== Text block
27th June 2019 at 1:30 pm

It’s all very well to say that it is obnoxious to believe that the failure of certain racial groups in America, Britain and everywhere else they happen to be has something to do innate limitations but what if it is true, as a lot of evidence seems to suggest? Bret suggested that we still haven’t worked out exactly what it is that is holding back blacks and Native Americans in America, but I suspect we have.

I have always thought, and still do, that both men are clever and insightful and thus worth listening to. However, I’m starting to wonder what good intelligence and insight do if you can’t bring yourself to look honestly at a problem.

Potomacker Potomacker

27th June 2019 at 12:48 pm

Feminism, the problem is feminism. The first place I saw a realignment of the Left/Right paradigm was the willingness of so many feminists to align with religious conservatives against pornography. Today the free speech feminists are considered bad feminists and the academy is swamped by feminists who extol the supremacy of the lived experience over empirical data and feelings over facts.

Jerry Owen

27th June 2019 at 11:42 am

I haven’t listened to the podcast yet, however the left have been found out in our particular era / country for who they really are , we’ve had socialist leaders throughout history around the planet from Mao to Hitler to Stalin, the end result of socialism always ends in death camps. We always think ‘never here now’ but it is here now in the making. The creeping tide is leading inexorably to some horrendous times ahead, one way trafic for the left, no defeats no turn back no regrets for them as they march on.
We see in the here and now the ever increasing totalitarianism of socialism from silencing people upon pain of losing their jobs / or vilification to imprisonment. We have the left advocating .. through the MSM it has to be remembered horrific violence such as acid attacks ( dressed up as jokes ) on their opponents. Lammy is the latest advocate of attacking people .. an elected politician.
Do you really think this will end at just throwing stuff .. c’mon for God’s sakes !
Regrettably BON supports this advancement of totalitarian violence ( defending Brand )which doesn’t bode for the kind of leftism he wants .. he is a Marxist still albeit a fudgy one. BON supported the violence of Bernadette Devlin punching another MP.
====
§ **Goals**
A) Print the part of the comments from "27th June 2019 at 11:42" to "they march on.".
B) Translate this sentence from the comments into Spanish: "I have always thought, and still do, that both men are clever and insightful and thus worth listening to."
The items after this point have nothing to do with the comments.
== Dataset content
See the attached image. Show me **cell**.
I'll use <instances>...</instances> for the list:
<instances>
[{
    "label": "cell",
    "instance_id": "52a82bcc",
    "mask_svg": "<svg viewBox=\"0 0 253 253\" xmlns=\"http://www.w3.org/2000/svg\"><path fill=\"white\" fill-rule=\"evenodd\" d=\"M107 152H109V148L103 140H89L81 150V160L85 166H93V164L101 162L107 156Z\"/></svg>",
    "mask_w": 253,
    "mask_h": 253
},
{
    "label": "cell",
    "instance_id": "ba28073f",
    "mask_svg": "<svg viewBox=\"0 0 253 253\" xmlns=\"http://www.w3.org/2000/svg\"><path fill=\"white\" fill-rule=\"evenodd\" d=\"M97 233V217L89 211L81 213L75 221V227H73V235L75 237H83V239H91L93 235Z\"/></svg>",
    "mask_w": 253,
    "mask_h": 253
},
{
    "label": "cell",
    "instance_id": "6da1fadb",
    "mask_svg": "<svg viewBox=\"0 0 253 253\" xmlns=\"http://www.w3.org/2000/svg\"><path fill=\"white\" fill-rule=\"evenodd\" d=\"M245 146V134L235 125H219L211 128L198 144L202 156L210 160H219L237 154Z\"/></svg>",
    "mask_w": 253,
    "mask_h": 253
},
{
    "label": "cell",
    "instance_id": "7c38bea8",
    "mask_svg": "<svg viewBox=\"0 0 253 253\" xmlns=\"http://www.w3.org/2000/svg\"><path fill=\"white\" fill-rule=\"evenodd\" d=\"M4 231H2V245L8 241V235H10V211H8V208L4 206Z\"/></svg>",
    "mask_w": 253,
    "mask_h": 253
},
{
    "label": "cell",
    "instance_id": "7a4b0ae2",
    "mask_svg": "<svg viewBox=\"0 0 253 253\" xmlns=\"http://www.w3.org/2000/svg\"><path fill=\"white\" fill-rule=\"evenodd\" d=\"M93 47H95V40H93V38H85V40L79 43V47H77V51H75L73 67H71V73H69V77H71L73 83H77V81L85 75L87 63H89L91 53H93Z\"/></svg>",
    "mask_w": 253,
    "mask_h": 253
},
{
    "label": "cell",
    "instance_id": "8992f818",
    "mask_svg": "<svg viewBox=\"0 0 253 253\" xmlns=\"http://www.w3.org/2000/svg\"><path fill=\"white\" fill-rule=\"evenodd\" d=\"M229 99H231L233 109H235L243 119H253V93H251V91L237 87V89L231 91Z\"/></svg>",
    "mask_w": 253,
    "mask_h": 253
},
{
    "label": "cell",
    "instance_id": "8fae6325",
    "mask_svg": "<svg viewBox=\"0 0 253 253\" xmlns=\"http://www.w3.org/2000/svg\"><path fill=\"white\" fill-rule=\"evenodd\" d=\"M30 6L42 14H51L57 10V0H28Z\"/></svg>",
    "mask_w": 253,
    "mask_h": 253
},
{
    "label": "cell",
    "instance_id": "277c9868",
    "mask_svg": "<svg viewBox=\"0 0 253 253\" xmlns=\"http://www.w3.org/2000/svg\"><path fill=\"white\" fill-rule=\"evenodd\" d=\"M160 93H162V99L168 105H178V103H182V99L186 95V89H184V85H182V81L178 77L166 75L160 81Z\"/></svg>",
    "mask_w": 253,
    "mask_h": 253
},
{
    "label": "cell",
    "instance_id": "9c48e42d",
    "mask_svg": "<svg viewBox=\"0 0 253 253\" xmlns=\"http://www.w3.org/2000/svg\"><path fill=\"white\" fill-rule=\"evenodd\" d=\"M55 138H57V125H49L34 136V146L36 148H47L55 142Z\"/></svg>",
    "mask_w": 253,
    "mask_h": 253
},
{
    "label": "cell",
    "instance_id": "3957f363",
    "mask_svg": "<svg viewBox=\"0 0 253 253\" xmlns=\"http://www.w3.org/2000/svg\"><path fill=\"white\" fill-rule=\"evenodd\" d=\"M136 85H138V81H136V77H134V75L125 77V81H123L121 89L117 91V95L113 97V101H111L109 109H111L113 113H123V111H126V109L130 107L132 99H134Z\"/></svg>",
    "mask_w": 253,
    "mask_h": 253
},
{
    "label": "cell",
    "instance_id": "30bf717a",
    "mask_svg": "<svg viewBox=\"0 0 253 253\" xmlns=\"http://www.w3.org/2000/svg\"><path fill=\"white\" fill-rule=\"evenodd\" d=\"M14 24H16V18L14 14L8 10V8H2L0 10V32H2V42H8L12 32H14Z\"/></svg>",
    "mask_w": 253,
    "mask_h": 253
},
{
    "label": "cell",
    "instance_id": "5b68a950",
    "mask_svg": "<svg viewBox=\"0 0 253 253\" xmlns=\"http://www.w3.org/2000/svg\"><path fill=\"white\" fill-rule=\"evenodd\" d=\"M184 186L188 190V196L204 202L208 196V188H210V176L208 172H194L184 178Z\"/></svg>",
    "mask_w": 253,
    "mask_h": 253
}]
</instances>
====
§ **Responses to the tasks**
A)
27th June 2019 at 11:42 am

I haven’t listened to the podcast yet, however the left have been found out in our particular era / country for who they really are , we’ve had socialist leaders throughout history around the planet from Mao to Hitler to Stalin, the end result of socialism always ends in death camps. We always think ‘never here now’ but it is here now in the making. The creeping tide is leading inexorably to some horrendous times ahead, one way trafic for the left, no defeats no turn back no regrets for them as they march on.

B) Siempre he pensado, y todavía lo pienso, que ambos hombres son inteligentes y perspicaces y, por lo tanto, vale la pena escucharlos.